Dolce vita

Feel Good

Mamma : (italien – nom féminin)  Mère de famille nombreuse considérée du point de vue de son ascendant sur toute la famille. Cela vaut aussi bien pour la famille de sang que celle de cœur, qui s’avère parfois être plus nombreuse et plus proche de nous. Une sorte de chef de clan, de louve protectrice de sa meute.

Les beaux jours pointent timidement le bout de leurs nez et avec eux, la promesse d’un printemps ensoleillé et d’un été radieux. S’il pouvait ne pas être caniculaire ce serait quand même chouette, histoire que j’en profite ailleurs et autrement que tapis dans un carré d’ombre, en position latérale de sécurité. L’envie d’évasion se fait plus forte, et quitter le bêton pour la mer n’a jamais semblé être une aussi bonne idée.

A ceci prêt que cette année encore le destin joue encore avec la roulette russe et nous laisse dans une attente passive quant au possible des prochains mois. Pour quelqu’un comme moi qui aime tout anticiper au millimètre prêt, c’est quelque peu frustrant. D’autant plus que la part d’inconnue dans cette équation est plus plombante que surprenante.

A défaut de pouvoir siroter un spritz sur les bords de la Méditerranée, l’Amalfitano m’est apportée par Mamma Maria elle même, sous la plume riche en soleil et en gaité de Serena Giuliano : « Sous le coup d’une déception amoureuse, Sofia a quitté Paris pour son petit village natal de la côte amalfitaine. Là, la jeune traductrice respire enfin. Attablée à sa place habituelle, sur la terrasse du Mamma Maria, le bonheur est simple comme un espresso au soleil ou une chanson d’Adriano Celentano… Ce caffè, c’est le cœur du village, le rendez-vous des jeunes, des vieux, dans le généreux giron de la patronne, Maria, leur mère à tous. Or ce matin-là, pour la première fois depuis des lustres, il s’est glissé comme une fausse note dans la partition. Le vieux Franco ne s’est pas présenté pour son éternelle partie de scopa… La fin de la dolce vita ?« 

Mamma Maria. Le bar, que dis-je l’institution d’un paisible village du sud de l’Italie, où il fait bon de boire son café, de parler du temps qui fait avec les anciens. De déguster une glace en contemplant la mer. De s’épancher sur ses tracas, le temps qui passe ou tout autre chose qui nous chagrine. De trinquer et s’enivrer au Spritz le soir venu. Un lieu de convivialité et de transmission, où se côtoient petits et grands, jeunes et anciens.

Mamma Maria. La matrone de cette institution, qui veille sur ses oilles avec la ferveur d’une mère envers son nouveau né. Celle qui s’occupe de tout le monde avant de s’occuper d’elle même.

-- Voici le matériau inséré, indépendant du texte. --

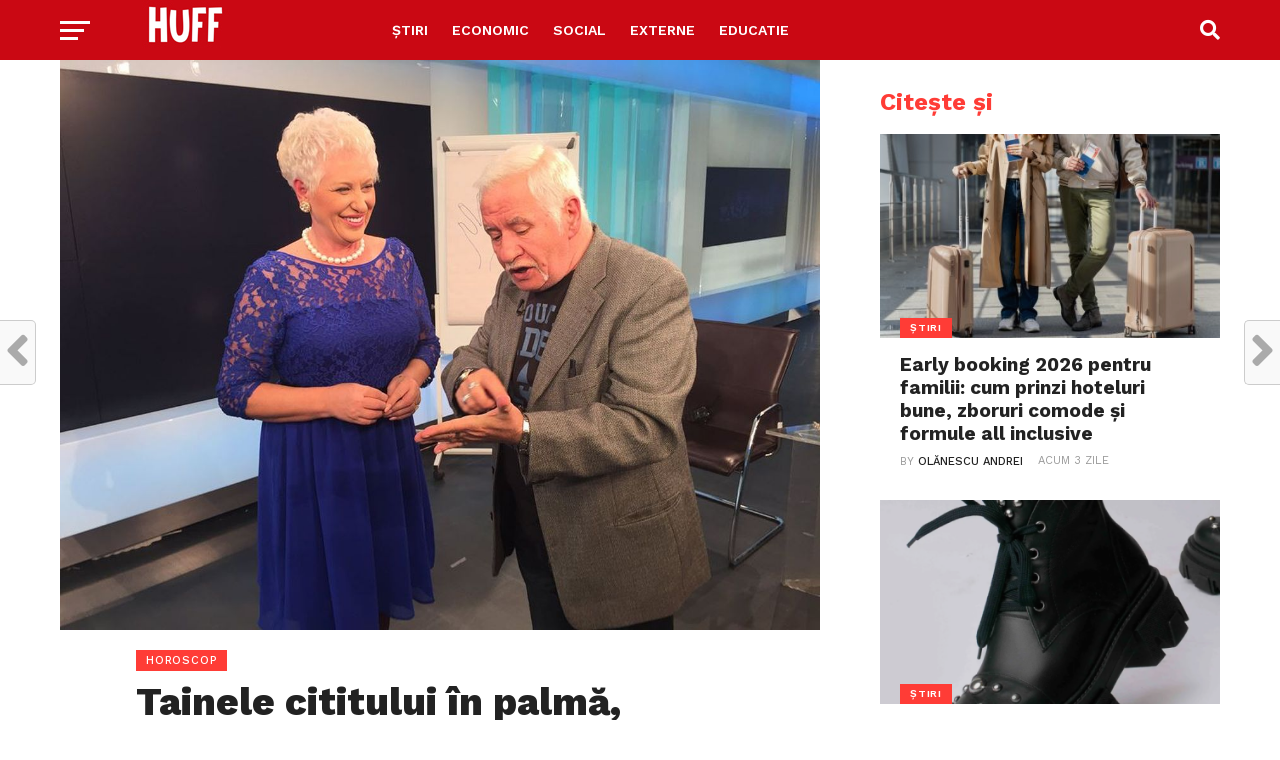

--- FILE ---
content_type: text/html; charset=utf-8
request_url: https://www.google.com/recaptcha/api2/aframe
body_size: 268
content:
<!DOCTYPE HTML><html><head><meta http-equiv="content-type" content="text/html; charset=UTF-8"></head><body><script nonce="34C7JPVvJ7RjRoJrUMHcAg">/** Anti-fraud and anti-abuse applications only. See google.com/recaptcha */ try{var clients={'sodar':'https://pagead2.googlesyndication.com/pagead/sodar?'};window.addEventListener("message",function(a){try{if(a.source===window.parent){var b=JSON.parse(a.data);var c=clients[b['id']];if(c){var d=document.createElement('img');d.src=c+b['params']+'&rc='+(localStorage.getItem("rc::a")?sessionStorage.getItem("rc::b"):"");window.document.body.appendChild(d);sessionStorage.setItem("rc::e",parseInt(sessionStorage.getItem("rc::e")||0)+1);localStorage.setItem("rc::h",'1769667163587');}}}catch(b){}});window.parent.postMessage("_grecaptcha_ready", "*");}catch(b){}</script></body></html>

Personnage haut en couleur, femme de cœur qui apprend à accepter la différence et à l’embrasser, qui décide de ne plus avoir peur et d’avancer.

Mamma Maria. Un roman lumineux, une ode à l’Italie et ses habitants chaleureux, aux racines de l’auteure qui nous donne envie de découvrir son pays, en emprunter les petites routes et rester s’émerveiller du paysage à couper le souffle. Une belle échappée que nous offre ici Serena Giuiliano.

Belle lecture à vous !

Mamma Maria de Serena Giuliano est disponible aux éditions Pocket.